> [PROVIDED TEXT]

[Start of Attachment]

Some of these tools include:
Because so many other tools rely on the Eyedropper Tool, it’s important to understand how it works. This guide to the Eyedropper Tool in Photoshop explores what it is and how you can use it to meet your needs. We’ll also offer some references to other guides that can help you conquer problems specific to the Eyedropper Tool.
That’s quit a lot to cover, so let’s get started!
You’ll find Photoshop’s Eyedropper Tool in the left-hand vertical toolbar, which also contains the Crop Tool, Clone Stamp Tool, Magic Wand Tool and Brush Tool. While the toolbar is its home location, you can also find the same functionality in a number of adjustment menus, as well as the color palette itself. The Eyedropper Tool provides lets you select a specific color in an image or document.
Like many of Photoshop’s tools, the Eyedropper Tool has parameters you can adjust to help refine your sample results. If you access the tool from another interface, like an adjustment panel, your adjustment options may be more limited, though. Or, in the case of the Color Range Selector, more expansive!
By default, the Eyedropper tool allows you to select the color value of a single pixel in a document. Photoshop then stores this color in your color palette as the primary color. While a left click with the tool will perform this action by default, a right click presents your first set of alternate choices. These options include changing the tool’s sample size and storing the color information in alternate formats.
Changing the tool’s sample size will, of course, have a direct impact on its performance. By default, the Eyedropper tool samples 1 pixel. That means it will only take the color of the exact pixel you click on when you make a selection.

[End of Attachment]

> [BRIEF A]
Output the passage of the Eyedropper Tool guide starting with "That’s quit a" and going on through "image or document.", word for word.
> [BRIEF B]
Write the next part of the Eyedropper Tool guide, picking up right after its final sentence.

> [MATERIAL SUPPLIED]
[Start of Attachment]

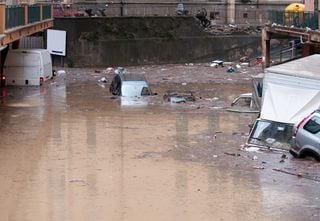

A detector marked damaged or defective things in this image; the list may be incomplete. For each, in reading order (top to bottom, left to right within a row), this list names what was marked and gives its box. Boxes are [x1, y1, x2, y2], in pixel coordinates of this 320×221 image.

[End of Attachment]
[Start of Attachment]

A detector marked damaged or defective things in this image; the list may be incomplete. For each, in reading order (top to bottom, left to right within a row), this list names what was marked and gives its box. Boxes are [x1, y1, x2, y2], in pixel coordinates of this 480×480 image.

[End of Attachment]
[Start of Attachment]

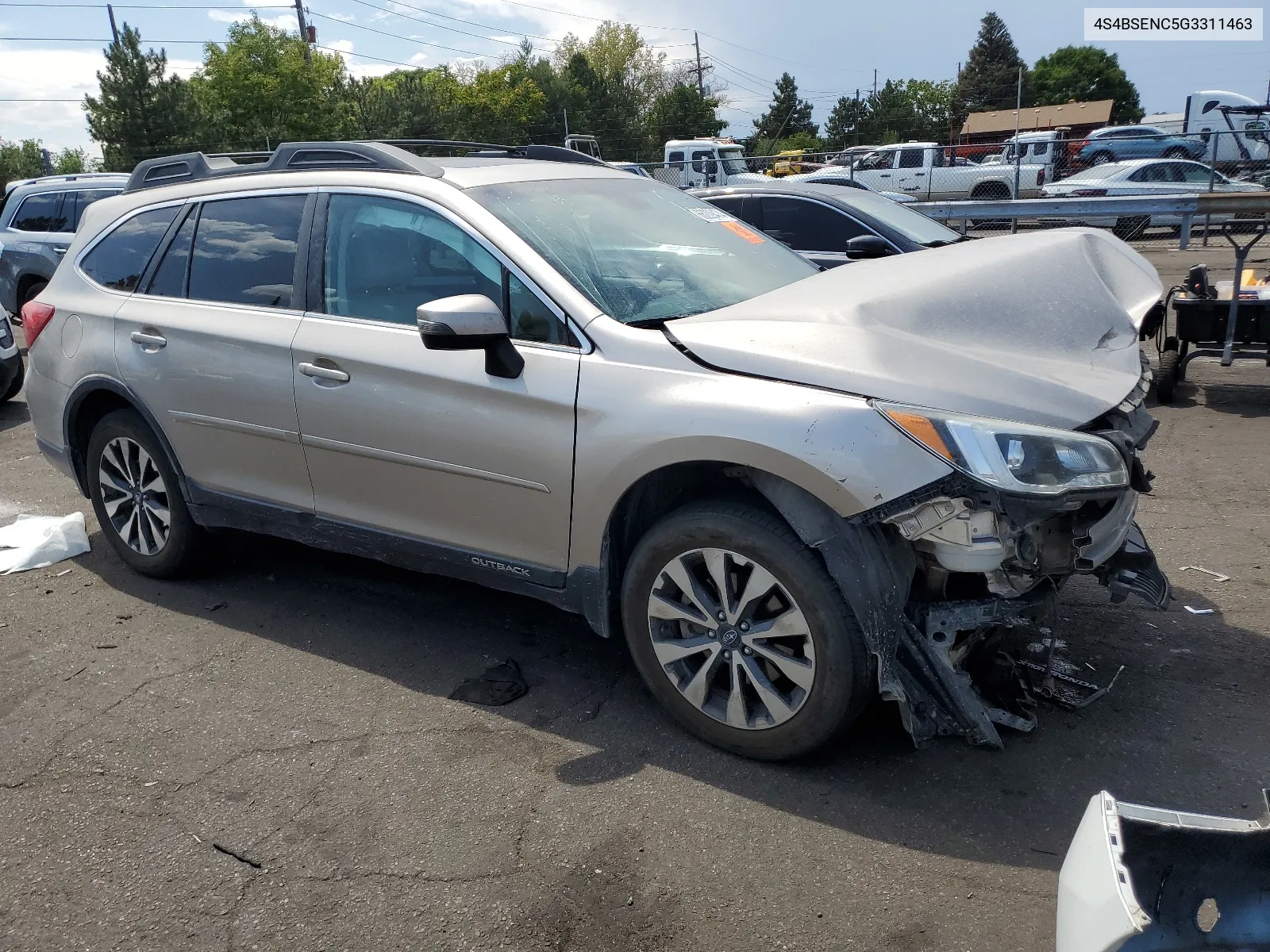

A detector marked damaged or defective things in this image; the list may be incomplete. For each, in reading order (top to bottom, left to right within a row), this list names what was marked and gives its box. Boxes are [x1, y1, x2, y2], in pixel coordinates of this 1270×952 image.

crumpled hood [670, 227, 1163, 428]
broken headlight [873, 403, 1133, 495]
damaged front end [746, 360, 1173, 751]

[End of Attachment]

> [EXERCISE RESULT A]
That’s quit a lot to cover, so let’s get started!
You’ll find Photoshop’s Eyedropper Tool in the left-hand vertical toolbar, which also contains the Crop Tool, Clone Stamp Tool, Magic Wand Tool and Brush Tool. While the toolbar is its home location, you can also find the same functionality in a number of adjustment menus, as well as the color palette itself. The Eyedropper Tool provides lets you select a specific color in an image or document.

> [EXERCISE RESULT B]
While such a small sample may work for digital documents with wide patches of single, uniform colors, it may not work well on things like photos. Since photos don’t have perfect acuity or truly uniform colors, making a single point selection can cause problems.
For instance, consider what happens when you select color from the edge of an object in an image. Due to chromatic aberration, the color selection you make may be too purple or green relative to the actual color of the subject.
You may also find that the Eyedropper Tool’s default selection area causes in issue when you sample from an area in a photo that appears to have uniform color.
Let’s imagine selecting a color sample from a shirt in a photograph. The shirt looks to us to be a uniform color. But, in reality, when you zoom into the shirt at the pixel level, you’ll see a variety of different colors. And, digital noise often present in photographs to some degree only exacerbates the pixel issue. Thus, selecting a single point in this instance may result in a drastically different color than you intended.
While selecting the wrong color isn’t a disaster, it is inconvenient. You could always discard a selection and try again, but wouldn’t it be nice if your selection was right the first time?
When you’re working with these more complex subjects, consider changing the Eyedropper Tool’s sample size. You can make this change in two ways: either by changing the sample size option in the toolbar drop-down menu from the menu bar, or via the previously mentioned right-click drop-down menu. If you’ll be making a number of selections, try directly changing the sample size via the tool options.
When first working with the tool, make sure to give both selection modes a try. Point sampling definitely has its uses, although you should consider defaulting to at least a 3 by 3 Average sample mode for most photo work.
Adjusting the tool options directly provides an additional benefit. With larger sample sizes, it can be difficult to visualize where exactly the tool will sample from. You can set your sample size to sample an area as large as 10,000+ pixels, and that’s hard to eyeball.
To be more precise with large sample areas, make sure to select Show Sampling Ring from the tool options panel. With this selected, you can press and hold the left mouse button to show a ring with your current palette color and potential new palette color. The ring shows your old palette color at the bottom and the new sample or new average sample at the top of the ring.
Using the sampling ring feature can also make it easy to refine the color you selected. For instance, if you select a color, and then realize it isn’t quite right, you can quickly compare your new sample and your previous selection directly from the ring.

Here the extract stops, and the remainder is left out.